The School Yard Bully

Depression is insidious.  It stalks you.  Wherever you might venture, there it is, skulking in the shadows of your mind.  And it is inconsistent.  That’s one of the hardest elements of the condition to effectively communicate.

On any given day you might be fine.  I use “fine” only loosely, because even when not in the pits of a depressive malaise, you never really feel “fine”, just “not as unwell”.  But on some days I might be “fine” in as much as I can go out, I can socialise, I can be with friends, I can work.  But a switch can be flipped at any moment and suddenly I find myself shutting down, unable to effectively cope with people, sounds, lights.  That can look odd to an outsider- it is understandable that they might argue “but you were ok yesterday, you came out with us” but that “ok” is usually me putting on a front because I want to be with you.  I want to spend time with friends, but the wrong noise, the wrong venue and I have to call it a night and go home to what I see as my sanctuary.

One day to the next, one hour to the next can be vastly different.  And social events, being out and busy will take its toll.  I’m at a stage where I need a couple of days recuperation for every day I am out.  If it is a particularly busy couple of days I will find myself tumbling down the rabbit hole of despair and having to shut myself off from the outside world.  Even simple communication can be a challenge.  Phone conversations are virtually a no go, and even text communication very rapidly wears me down.

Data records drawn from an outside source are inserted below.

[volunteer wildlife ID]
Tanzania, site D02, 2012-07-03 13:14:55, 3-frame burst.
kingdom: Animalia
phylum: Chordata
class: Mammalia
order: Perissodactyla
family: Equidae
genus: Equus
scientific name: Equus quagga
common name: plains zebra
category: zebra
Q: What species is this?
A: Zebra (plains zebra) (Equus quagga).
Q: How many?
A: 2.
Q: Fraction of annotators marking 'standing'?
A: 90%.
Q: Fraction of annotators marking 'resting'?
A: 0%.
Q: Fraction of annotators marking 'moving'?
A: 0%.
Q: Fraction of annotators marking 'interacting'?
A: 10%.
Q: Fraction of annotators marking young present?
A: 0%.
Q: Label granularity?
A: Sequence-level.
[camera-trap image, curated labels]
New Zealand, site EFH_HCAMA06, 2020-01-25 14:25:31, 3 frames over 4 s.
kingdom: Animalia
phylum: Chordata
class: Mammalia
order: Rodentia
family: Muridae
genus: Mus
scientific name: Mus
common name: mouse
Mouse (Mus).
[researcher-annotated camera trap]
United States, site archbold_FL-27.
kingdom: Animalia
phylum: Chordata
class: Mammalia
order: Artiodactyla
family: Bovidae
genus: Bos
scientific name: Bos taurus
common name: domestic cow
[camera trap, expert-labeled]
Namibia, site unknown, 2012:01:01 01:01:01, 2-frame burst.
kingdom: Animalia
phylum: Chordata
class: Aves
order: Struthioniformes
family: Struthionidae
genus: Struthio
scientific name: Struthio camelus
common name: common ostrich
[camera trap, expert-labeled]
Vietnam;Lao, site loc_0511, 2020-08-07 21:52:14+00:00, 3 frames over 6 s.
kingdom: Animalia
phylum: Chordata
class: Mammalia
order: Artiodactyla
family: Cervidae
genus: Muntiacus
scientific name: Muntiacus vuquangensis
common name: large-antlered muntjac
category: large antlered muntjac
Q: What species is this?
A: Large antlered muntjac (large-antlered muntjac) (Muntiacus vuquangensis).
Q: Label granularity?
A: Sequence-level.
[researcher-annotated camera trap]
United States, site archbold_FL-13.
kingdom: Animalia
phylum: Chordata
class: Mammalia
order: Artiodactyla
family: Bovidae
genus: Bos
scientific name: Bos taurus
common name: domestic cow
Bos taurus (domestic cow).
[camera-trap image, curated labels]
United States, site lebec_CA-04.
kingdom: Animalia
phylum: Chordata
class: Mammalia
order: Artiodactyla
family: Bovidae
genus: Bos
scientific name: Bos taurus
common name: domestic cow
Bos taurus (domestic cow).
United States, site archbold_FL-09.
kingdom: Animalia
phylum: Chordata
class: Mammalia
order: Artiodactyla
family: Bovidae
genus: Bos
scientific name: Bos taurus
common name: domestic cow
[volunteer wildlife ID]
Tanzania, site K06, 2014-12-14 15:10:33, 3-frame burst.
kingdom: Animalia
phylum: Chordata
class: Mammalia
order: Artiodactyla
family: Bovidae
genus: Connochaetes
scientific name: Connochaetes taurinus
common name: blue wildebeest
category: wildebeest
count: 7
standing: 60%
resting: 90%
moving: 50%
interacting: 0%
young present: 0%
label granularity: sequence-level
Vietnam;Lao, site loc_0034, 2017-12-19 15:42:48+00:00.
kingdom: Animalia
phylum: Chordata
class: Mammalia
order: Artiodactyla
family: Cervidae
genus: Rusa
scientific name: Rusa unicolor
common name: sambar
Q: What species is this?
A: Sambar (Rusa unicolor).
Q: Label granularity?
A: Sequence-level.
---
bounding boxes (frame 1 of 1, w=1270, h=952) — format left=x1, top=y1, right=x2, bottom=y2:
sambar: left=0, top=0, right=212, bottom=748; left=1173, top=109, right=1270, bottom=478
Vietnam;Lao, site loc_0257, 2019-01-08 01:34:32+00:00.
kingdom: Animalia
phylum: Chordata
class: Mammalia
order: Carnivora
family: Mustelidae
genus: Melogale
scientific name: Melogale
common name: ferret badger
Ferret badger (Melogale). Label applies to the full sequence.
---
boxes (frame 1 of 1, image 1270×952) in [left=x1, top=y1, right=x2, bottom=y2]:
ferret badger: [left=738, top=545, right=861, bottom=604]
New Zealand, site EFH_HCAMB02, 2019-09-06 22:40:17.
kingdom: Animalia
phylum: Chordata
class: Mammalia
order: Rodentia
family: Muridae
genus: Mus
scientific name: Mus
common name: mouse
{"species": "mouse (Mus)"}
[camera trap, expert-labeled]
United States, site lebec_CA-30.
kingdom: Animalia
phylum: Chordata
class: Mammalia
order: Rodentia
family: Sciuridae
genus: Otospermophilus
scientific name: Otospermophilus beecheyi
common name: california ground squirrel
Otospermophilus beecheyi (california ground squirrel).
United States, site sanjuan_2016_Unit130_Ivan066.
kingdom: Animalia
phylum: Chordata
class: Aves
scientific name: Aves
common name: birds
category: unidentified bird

People often say “if you want to talk, I’m here” and as much as that is appreciated, I don’t know what to talk about.  Rarely is there a specific thing that sets me off.  Though stress can factor in, much of the time it just happens.  There is not always a  trigger.

And it taunts you.  It doesn’t just tell you that you are worthless, unloved, untalented, it cherry picks all of those moments stored in your memory where you did or said something rotten.  Or the majority of the time where you perceived yourself to have said or done something rotten.  Laying awake at night, the cinema projection in your mind splashing all of your perceived mistakes in iMax whilst a small black and white television fuzzily tries sparking in to life to portray any apparent successes.  The latter overwhelmed by the former.  The latter drowned out by a sea of darkness, of blackness enveloping every spark of positivity.

Depression is still seen by many as little more than a case of the sads, of maybe feeling sorry for oneself.  At times you’ll even have former depressives chiming in with “if I got through it, you can” but not in the positive, supportive way that some do, but in the “you’re clearly not trying hard enough” way that so many seem to think is all that’s required.  If you just WANT to be better, you will be better.

Exercise can help, but when all you can physically muster is the strength to make a cup of tea that will simply lie dormant and cold on your bedside table, the idea of going for a run, a swim or even just a walk around the block can seem like ordering a person with no limbs to climb Everest with their teeth.

And even talking about it, when you feel able to do so, can feel like complaining.  No one likes to see their time lines or newsfeeds dripping with misery and complaint and it feels like that’s what you’re doing.  I’ve posted comments on my health before, and had people unfriend me because I was moaning too much, or because they have depression too and you don’t see them moaning.  But I’m not posting necessarily to engage, or to discuss, but to simply put in to words what I’m experiencing, and maybe – just maybe – show people that they aren’t alone.  For the times people have cut me out of their life because they’re sick of my ramblings, there are others that contact me to say how my own openness is helpful to them.  And in truth, if people are themselves made more comfortable and included by my public discussions, then losing some others from a social network is a small price to pay.

Ultimately depression is cruel.  It is vindictive.  Depression is your school yard bully transferred from the real world into your own mind.  Never giving up, and never dropping the taunts and abuse.  And all of our bullies are different, but they have one thing in common – they are cruel.